By Dr Oh Xue Ling BDS (Adelaide)
There are many reasons that can cause a tooth to be extracted, such as decay, gum disease, fractured tooth. After a tooth extraction, many are left with a question- what now? Most ask if they should replace the tooth that is gone; afterall, there are still other teeth in the mouth. What happens if nothing is done to replace these gaps?
Effects of missing teeth
- Daily function can be affected, such as speech and eating
Depending on where the gap is, some daily functions can be affected. For instance, if the gap is in the upper front teeth, certain sounds can become hard to pronounce. Missing teeth can also reduce the eating function of a person, particularly if multiple back teeth are missing on one side. Many patients who have lost teeth report having to make several dietary changes, such as avoiding tougher meats and certain vegetables. In the long term, this will affect the type and amount of nutrients that they are getting.
- Tilting of neighbouring teeth
Over time, if the missing teeth are not replaced, physiological movement of the neighbouring teeth will result in tilting of teeth. This makes it harder to replace the gap in the future as the space is being lost. Furthermore, teeth that are tilted are harder to clean and have an increased risk of getting decay.
- Overeruption of the opposing tooth
Without a corresponding tooth to bite on, the opposing tooth may grow longer. This poses a problem as the tooth will grow into the space of the missing tooth, making future replacement of the missing tooth difficult.
- Bone resorption
Overtime, as there is no longer any tooth to support the surrounding bone, bone around the area will be resorbed by the body. This presents as a concavity, shown in the picture below. If implants are considered to replace the tooth in the future, more work will be needed to build the bone back in order for implants to be able to be placed.
Ways to replace missing teeth or gaps
Implants involve a minor surgery procedure to place a titanium replacement into your jaw bone, emulating your natural teeth. Of all the replacement options, implants impart the greatest chewing function, and do not require the anchorage of other teeth unlike a dental bridge. That being said, not everyone is suitable for implants as the success of treatment is largely dependent on the individual’s health.
- Dental bridges
A more permanent way of replacing missing teeth is by doing a dental bridge. It bridges the gap between at least 2 healthy teeth by joining false teeth to the neighbouring teeth. It also does not require removal for cleaning, unlike dentures. However, not all gaps are suitable for a dental bridge, and your dentist will advise you accordingly.
One of the more traditional ways to replace missing teeth is dentures. Dentures are replacement teeth that can be taken in and out to clean.

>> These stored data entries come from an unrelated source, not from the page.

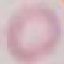

{
  "malaria_status": "uninfected",
  "stain": "Giemsa",
  "capture": "smartphone camera at the microscope eyepiece",
  "preparation": "thin blood film",
  "image_type": "automatically extracted cell patch, resized to 64 × 64 pixels"
}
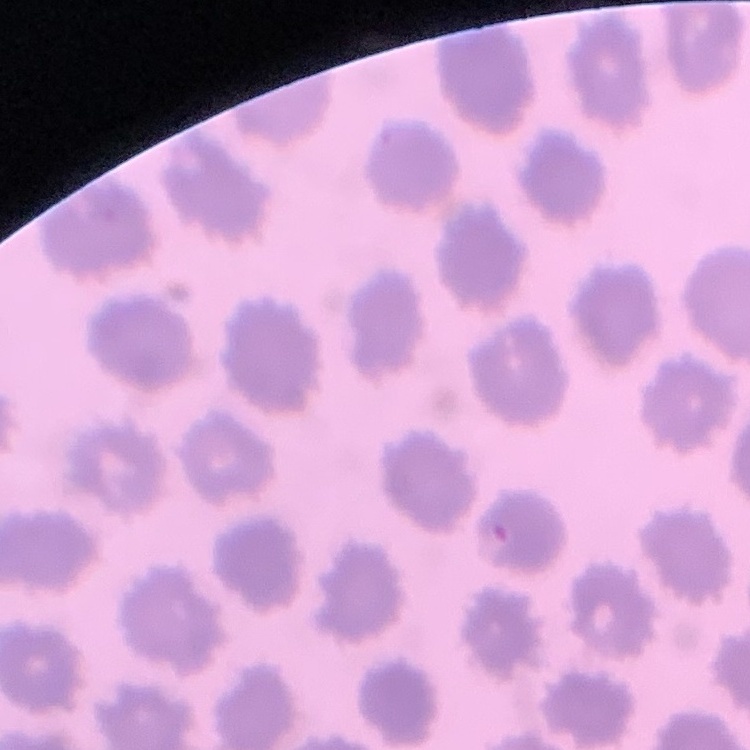

{
  "erythrocyte_morphology": "no rouleaux formation",
  "image_type": "one tile cut from a larger photomicrograph",
  "stain": "Field's or Giemsa",
  "preparation": "thin peripheral smear"
}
Identify the preparation type.
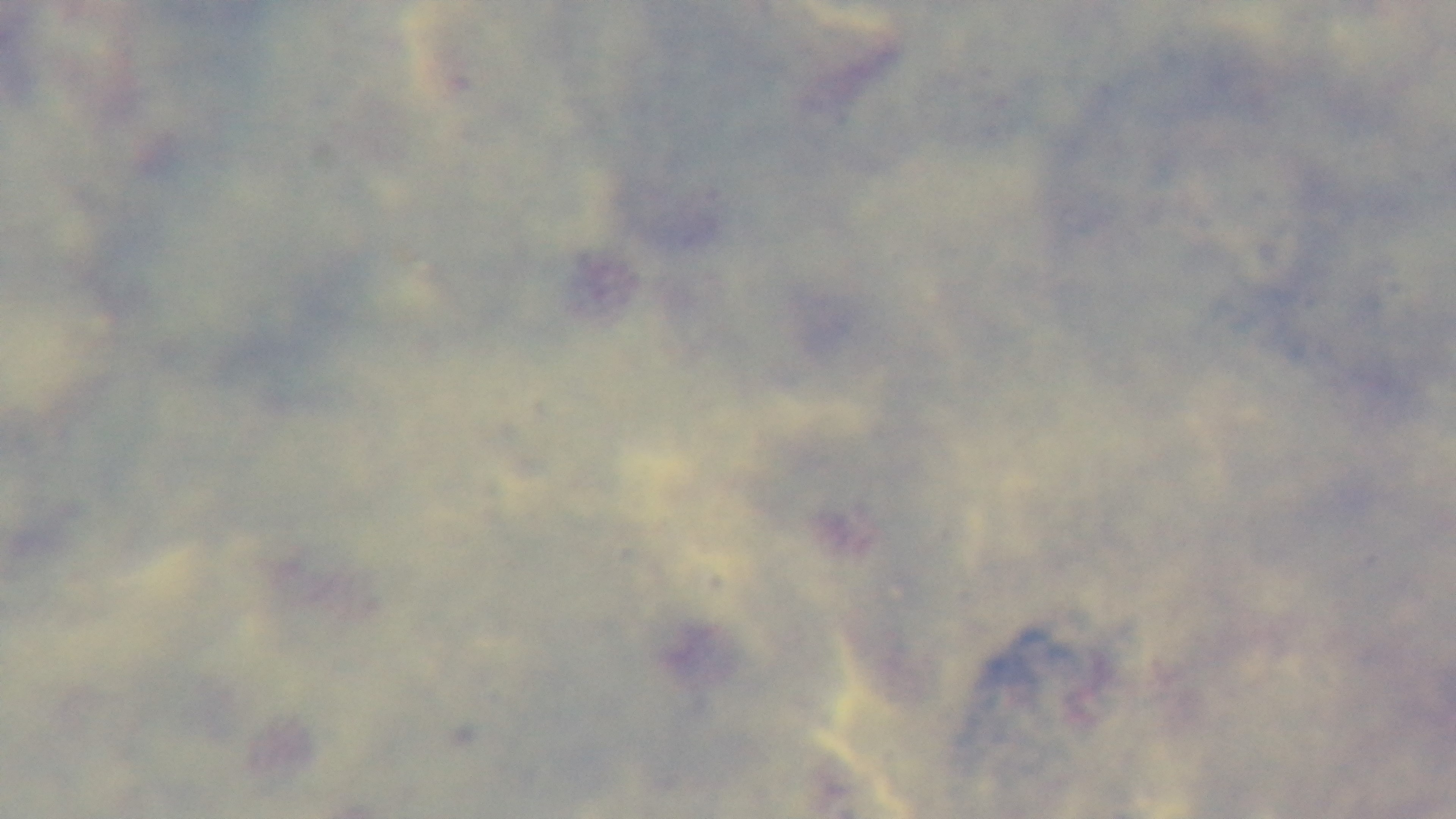

A thick smear.

stain: Giemsa
field_of_view: one from the slide
capture: mounted 4K digital camera
modality: light microscopy
objective: 100x oil immersion
malaria_status: uninfected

They can serve as a good replacement if multiple teeth are missing and are the most affordable option.
Picture from https://unsplash.com/photos/Er3c9JVvUZM
For a healthy lifestyle and confident smile, it is advisable to replace missing teeth, particularly if they are impairing on function. A thorough consultation and examination with a dentist will be needed to decide on a suitable replacement option.